Computer simulation study of amorphous compounds: structural and vibrational properties

Abstract

Molecular dynamic (MD) simulations, both classical and ab initio, of amorphous GeO2 (germania), Al2O3 (alumina), and CdTeO compounds are presented. We focus our attention on the structural and vibrational properties, giving an atomic description of the short- and intermediate-range order. Amorphous germanium oxide under pressure was studied by means of classical MD simulations. At normal density, the analysis of the interatomic distances reveals that in the amorphous state there is a short-range order dominated by a slightly distorted (GeO4) tetrahedron. Beyond that, there is an intermediaterange order composed by vertex-sharing tetrahedra. As density increases, there is a structural transformation, from a short-range order defined by the basic tetrahedron to a basic octahedron. Consistent with this picture, the vibrational density of states also presents big changes, where the low frequency band shrinks, and the high frequency becomes wider and flatter. In the case of alumina, both classical and first principles MD calculations of amorphous Al2O3 are reported, comparing both methodologies. Interatomic correlations allow us to conclude that the shortrange order is mainly composed by AlO4 tetrahedra, but in contrast to classical MD results, also an important number of AlO5 unit is present. The vibrational density of states presents two main bands, a low frequency one related to the inter-tetrahedron vibration and a high frequency band related to the intra-tetrahedron vibration.

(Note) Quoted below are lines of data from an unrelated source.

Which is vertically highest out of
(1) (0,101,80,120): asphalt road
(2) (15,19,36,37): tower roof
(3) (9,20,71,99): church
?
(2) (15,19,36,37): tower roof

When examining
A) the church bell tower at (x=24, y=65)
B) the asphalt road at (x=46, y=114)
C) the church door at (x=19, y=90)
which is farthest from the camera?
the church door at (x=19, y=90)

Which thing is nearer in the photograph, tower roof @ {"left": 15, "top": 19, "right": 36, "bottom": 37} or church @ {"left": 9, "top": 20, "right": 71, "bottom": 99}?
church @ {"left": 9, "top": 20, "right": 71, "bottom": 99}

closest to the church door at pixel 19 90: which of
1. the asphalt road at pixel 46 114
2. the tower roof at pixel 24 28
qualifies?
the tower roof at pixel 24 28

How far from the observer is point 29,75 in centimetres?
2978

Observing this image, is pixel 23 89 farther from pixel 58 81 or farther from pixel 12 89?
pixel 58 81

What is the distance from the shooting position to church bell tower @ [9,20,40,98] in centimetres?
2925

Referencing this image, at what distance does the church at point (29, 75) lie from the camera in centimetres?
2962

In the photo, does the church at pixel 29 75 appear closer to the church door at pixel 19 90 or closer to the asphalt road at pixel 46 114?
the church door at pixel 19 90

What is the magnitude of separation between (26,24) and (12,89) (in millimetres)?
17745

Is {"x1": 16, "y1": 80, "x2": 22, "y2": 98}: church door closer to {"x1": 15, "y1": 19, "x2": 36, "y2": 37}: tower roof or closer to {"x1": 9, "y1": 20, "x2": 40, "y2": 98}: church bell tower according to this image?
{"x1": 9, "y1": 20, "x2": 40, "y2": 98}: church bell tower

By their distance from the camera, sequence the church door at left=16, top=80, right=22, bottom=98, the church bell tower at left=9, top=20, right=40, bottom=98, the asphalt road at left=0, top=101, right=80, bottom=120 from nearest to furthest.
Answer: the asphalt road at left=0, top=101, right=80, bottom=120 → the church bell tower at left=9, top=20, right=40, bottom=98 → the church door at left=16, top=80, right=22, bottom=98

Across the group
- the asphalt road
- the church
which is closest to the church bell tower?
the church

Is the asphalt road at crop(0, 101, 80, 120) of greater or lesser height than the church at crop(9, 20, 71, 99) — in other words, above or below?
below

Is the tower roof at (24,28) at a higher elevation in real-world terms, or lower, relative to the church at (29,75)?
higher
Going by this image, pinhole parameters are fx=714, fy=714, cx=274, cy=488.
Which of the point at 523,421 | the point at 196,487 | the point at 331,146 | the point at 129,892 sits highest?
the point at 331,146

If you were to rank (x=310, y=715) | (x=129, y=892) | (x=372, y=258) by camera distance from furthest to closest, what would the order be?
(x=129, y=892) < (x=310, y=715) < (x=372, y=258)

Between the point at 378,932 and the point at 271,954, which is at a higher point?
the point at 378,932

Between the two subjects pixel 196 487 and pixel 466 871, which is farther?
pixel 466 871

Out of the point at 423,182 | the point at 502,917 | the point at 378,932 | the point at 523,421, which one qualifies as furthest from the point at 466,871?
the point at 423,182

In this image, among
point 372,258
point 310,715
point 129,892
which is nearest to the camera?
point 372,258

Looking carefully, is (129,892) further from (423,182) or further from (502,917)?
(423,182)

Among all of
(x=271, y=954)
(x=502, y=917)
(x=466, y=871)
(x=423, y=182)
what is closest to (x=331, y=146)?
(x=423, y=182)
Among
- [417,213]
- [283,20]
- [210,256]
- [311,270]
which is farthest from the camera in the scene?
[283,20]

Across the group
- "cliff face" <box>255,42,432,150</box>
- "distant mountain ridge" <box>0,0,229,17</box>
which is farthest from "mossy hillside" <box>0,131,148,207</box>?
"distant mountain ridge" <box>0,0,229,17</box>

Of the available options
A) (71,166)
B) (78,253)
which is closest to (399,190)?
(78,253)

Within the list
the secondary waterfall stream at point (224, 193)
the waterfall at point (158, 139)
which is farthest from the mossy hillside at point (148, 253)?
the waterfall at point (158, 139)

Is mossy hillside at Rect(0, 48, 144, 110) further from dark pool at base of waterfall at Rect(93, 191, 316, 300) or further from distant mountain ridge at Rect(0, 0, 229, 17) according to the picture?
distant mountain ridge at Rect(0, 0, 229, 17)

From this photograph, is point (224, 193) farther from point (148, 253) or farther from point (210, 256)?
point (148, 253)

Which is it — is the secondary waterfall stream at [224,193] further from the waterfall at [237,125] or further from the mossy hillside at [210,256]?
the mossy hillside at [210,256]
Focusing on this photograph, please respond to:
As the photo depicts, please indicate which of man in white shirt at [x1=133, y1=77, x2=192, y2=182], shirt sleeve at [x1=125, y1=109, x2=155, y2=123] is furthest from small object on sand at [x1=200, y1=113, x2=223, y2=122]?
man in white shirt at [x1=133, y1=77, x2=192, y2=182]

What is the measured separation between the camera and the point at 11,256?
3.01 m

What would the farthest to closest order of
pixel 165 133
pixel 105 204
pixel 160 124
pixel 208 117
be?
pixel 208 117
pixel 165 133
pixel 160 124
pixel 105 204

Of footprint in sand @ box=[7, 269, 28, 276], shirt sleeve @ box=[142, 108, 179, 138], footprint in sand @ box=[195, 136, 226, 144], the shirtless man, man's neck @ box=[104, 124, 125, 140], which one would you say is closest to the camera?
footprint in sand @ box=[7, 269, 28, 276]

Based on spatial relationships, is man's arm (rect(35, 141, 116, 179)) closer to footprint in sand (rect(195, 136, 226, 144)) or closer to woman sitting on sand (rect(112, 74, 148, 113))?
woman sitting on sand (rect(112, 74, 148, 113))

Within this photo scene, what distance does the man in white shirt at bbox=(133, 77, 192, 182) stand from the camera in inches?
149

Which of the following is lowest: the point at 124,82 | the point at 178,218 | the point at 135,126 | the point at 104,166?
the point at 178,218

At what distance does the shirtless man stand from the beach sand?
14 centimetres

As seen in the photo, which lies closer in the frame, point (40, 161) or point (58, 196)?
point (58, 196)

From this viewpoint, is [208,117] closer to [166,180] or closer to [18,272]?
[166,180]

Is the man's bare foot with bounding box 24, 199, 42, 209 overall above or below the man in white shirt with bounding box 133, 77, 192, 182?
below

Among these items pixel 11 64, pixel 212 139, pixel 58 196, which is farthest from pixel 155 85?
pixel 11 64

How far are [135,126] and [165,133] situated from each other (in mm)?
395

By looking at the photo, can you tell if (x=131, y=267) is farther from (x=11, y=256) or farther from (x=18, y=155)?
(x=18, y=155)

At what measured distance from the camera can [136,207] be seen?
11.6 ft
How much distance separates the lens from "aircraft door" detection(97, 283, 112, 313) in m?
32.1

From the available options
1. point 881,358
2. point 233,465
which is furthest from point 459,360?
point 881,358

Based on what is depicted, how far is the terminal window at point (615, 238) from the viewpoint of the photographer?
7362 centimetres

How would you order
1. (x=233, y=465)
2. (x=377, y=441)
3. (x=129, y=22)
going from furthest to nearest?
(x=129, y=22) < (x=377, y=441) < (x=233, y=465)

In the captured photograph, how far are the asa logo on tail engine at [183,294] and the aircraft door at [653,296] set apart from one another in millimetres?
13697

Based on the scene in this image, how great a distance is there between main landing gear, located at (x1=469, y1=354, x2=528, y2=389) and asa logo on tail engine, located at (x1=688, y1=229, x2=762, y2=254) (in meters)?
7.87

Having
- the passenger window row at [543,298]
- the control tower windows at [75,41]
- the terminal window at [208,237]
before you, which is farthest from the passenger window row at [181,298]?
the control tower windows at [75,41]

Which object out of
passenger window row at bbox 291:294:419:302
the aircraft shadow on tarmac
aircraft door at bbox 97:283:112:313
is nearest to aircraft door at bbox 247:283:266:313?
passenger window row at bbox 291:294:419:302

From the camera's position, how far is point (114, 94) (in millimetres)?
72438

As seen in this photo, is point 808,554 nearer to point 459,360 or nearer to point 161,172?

Finally, we present an ab initio MD calculation for the complex ternary material CdTeO3. According our calculations, the shortrange order of this compound consists of a number of basic building blocks, greater than in the case of its crystalline counterpart. The compound is characterized using pair and angular distribution functions, coordination numbers, and a description of the molecular units of the compound. For example, Cd is coordinated by either six or five atoms. In the case of Te, the chemical unit is TeO3. The most frequent clusters are CdO6, CdO5, TeO3, and TeO4.